The request:
Convert every line of the records below into a JSON array of strings, with one string per line and no entries for blank lines.

Recorded data:
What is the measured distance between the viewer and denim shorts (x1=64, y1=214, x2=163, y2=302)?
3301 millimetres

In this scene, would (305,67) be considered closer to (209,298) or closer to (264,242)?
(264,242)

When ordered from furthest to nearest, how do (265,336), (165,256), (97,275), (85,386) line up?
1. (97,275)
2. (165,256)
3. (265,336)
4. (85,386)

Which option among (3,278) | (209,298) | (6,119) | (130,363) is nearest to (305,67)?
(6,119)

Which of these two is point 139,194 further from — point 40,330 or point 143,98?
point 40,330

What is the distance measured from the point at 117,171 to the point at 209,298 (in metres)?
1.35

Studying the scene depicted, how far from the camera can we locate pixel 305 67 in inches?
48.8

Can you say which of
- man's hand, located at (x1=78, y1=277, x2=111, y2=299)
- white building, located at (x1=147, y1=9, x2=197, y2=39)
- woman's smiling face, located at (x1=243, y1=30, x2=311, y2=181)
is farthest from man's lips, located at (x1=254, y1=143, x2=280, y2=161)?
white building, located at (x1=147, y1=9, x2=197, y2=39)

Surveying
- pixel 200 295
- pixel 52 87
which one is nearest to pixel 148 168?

Problem solution:
[
  "What is the measured distance between the viewer and denim shorts (x1=64, y1=214, x2=163, y2=302)?",
  "3301 millimetres",
  "In this scene, would (305,67) be considered closer to (209,298) or closer to (264,242)?",
  "(264,242)",
  "When ordered from furthest to nearest, how do (265,336), (165,256), (97,275), (85,386) line up?",
  "1. (97,275)",
  "2. (165,256)",
  "3. (265,336)",
  "4. (85,386)",
  "Which option among (3,278) | (209,298) | (6,119) | (130,363) is nearest to (305,67)?",
  "(6,119)",
  "Which of these two is point 139,194 further from — point 40,330 or point 143,98?",
  "point 40,330",
  "What is the distance measured from the point at 117,171 to the point at 209,298 (in metres)?",
  "1.35",
  "Studying the scene depicted, how far from the camera can we locate pixel 305 67 in inches?",
  "48.8",
  "Can you say which of",
  "- man's hand, located at (x1=78, y1=277, x2=111, y2=299)",
  "- white building, located at (x1=147, y1=9, x2=197, y2=39)",
  "- woman's smiling face, located at (x1=243, y1=30, x2=311, y2=181)",
  "is farthest from man's lips, located at (x1=254, y1=143, x2=280, y2=161)?",
  "white building, located at (x1=147, y1=9, x2=197, y2=39)",
  "Surveying",
  "- pixel 200 295",
  "- pixel 52 87",
  "which one is nearest to pixel 148 168?"
]